8 - Do you find the process of working with an outside editor difficult or essential (or both)?
I find the process of working with an outside editor enormously gratifying. With all the changes in the publishing industry over the last few years, good editors are getting harder and harder to find.
9 - What is the best piece of advice you've heard (not necessarily given to you directly)?
I love this from Gertrude Stein: “You always have in your writing the resistance outside of you and inside of you, a shadow upon you, and the things which you must express in the beginning of your writing this struggle is so tremendous that the result is ugly—but the essence of that ugliness is the thing which will always make it beautiful. I myself think it is much more interesting when it seems ugly, because in it you see the element of the fight—the vitality of the struggle.” This seems to me also a good process by which to live.
10 - How easy has it been for you to move between genres (poetry to critical prose to collaboration)? What do you see as the appeal?
11 - What kind of writing routine do you tend to keep, or do you even have one? How does a typical day (for you) begin?
12 - When your writing gets stalled, where do you turn or return for (for lack of a better word) inspiration?
I find a lot of inspiration in the performing arts; film, dance, theater, music—but of course, I often turn to books and beyond arts—I’m deeply inspired by philosophy, science, literary journalism and long walks in the woods.
13 - What fragrance reminds you of home?
14 - David W. McFadden once said that books come from books, but are there any other forms that influence your work, whether nature, music, science or visual art?
15 - What other writers or writings are important for your work, or simply your life outside of your work?
The complete list is truly impossible to make, but a few people who’ve been very important to my poetry include George Oppen, Lorine Niedecker, Gertrude Stein, Robert Creeley and Jean Valentine. In the realm of non-fiction, I’d have to name Terry Tempest Williams, John Berger, Paul Auster, John D’Gata and Elizabeth Kolbert. And a lot of writing outside the realm of literature (philosophy, physics, biology, history) has been deeply important to my work. At present, I’m reading James Hillman’s Suicide and the Soul, which is an amazing psychological and spiritual treatise.
16 - What would you like to do that you haven't yet done?

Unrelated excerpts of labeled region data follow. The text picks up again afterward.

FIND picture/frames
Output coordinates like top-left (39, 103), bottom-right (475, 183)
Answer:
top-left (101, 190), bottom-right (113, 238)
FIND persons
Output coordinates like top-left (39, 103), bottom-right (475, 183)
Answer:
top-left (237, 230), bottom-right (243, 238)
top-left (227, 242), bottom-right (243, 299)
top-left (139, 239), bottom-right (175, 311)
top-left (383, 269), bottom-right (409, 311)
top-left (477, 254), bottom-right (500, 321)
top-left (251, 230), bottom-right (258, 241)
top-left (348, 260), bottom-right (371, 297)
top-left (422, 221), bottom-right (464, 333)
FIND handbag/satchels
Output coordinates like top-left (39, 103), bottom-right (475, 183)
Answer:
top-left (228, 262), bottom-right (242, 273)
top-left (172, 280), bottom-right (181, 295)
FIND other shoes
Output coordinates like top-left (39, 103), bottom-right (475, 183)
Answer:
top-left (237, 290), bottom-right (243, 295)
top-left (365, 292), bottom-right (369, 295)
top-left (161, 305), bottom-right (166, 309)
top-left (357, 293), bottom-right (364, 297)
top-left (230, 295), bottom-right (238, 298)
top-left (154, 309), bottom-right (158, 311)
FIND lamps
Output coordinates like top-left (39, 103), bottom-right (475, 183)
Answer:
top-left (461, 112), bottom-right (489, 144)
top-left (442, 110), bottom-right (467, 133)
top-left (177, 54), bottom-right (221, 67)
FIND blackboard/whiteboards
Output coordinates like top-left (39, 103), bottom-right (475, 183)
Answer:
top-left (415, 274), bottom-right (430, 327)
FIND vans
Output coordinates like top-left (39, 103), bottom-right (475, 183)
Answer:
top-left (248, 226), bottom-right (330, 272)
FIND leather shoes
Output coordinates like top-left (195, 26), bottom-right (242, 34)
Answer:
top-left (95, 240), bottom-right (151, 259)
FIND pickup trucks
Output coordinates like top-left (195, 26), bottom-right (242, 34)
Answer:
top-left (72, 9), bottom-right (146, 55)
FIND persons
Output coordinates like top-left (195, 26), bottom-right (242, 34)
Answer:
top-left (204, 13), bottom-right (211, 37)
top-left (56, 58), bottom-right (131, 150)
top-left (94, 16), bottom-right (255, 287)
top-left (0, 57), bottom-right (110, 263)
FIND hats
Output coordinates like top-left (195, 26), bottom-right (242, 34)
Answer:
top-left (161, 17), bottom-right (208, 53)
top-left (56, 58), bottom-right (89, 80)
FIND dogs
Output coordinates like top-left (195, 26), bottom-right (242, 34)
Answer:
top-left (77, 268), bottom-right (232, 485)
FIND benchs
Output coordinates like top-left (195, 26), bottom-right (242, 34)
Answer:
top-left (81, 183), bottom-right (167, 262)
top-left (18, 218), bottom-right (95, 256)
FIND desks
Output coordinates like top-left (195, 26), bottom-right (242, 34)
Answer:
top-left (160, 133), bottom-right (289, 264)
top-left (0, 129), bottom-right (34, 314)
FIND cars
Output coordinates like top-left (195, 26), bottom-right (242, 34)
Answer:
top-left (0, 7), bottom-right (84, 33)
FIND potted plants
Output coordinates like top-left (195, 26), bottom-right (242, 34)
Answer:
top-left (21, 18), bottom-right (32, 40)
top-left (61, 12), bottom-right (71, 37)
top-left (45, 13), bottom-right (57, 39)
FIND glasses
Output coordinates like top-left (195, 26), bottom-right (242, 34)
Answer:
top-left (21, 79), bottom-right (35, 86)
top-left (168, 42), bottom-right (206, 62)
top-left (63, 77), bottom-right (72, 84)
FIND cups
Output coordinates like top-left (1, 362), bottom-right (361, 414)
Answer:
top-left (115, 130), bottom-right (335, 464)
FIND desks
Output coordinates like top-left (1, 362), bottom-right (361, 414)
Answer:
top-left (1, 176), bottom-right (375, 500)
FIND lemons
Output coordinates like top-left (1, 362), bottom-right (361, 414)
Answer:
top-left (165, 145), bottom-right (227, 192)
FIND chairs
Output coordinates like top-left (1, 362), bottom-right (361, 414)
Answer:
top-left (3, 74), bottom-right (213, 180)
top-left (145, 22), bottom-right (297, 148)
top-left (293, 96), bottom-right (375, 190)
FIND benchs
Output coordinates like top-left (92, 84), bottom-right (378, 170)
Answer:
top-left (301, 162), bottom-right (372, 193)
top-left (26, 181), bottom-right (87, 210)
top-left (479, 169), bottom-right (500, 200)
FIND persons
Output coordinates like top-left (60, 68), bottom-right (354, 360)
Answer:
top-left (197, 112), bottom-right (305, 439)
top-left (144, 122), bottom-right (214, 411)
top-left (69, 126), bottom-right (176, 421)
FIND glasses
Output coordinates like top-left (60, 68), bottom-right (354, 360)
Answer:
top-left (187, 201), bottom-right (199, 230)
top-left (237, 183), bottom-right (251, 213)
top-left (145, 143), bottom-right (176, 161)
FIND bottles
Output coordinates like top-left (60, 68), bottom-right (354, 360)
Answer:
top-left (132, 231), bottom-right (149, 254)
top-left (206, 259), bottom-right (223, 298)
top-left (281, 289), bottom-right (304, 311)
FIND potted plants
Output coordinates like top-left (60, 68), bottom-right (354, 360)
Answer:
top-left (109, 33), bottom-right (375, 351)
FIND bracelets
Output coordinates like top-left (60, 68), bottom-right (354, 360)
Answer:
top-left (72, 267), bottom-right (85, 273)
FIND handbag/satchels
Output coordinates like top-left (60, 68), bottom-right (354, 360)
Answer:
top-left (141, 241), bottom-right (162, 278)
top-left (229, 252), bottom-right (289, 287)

17 - If you could pick any other occupation to attempt, what would it be? Or, alternately, what do you think you would have ended up doing had you not been a writer?
An ornithologist or marine biologist.
18 - What made you write, as opposed to doing something else?
19 - What was the last great book you read? What was the last great film?
Last great book: Sorrow Beyond Dreams/ Peter Handke
Last great film: Searching for Sugar Man
20 - What are you currently working on?
I’m currently at work on a non-fiction project. Technically, I guess it’s a memoir, though it also straddles the realm of the essay at present. I'm writing about my family's original home--Pittsburg, Kansas--and about its history as one of the largest coal mining regions in the country. I'm also writing about the life and death of my father and both my grandfathers--all of whom died by suicide. My maternal grandfather’s family (his father and four brothers) worked throughout their lives in the coal mines. My paternal grandfather served two terms in the U.S. House of Representatives and fought for worker's rights, including those of coal miners. This is an American story that is also emblematic of a piece of history.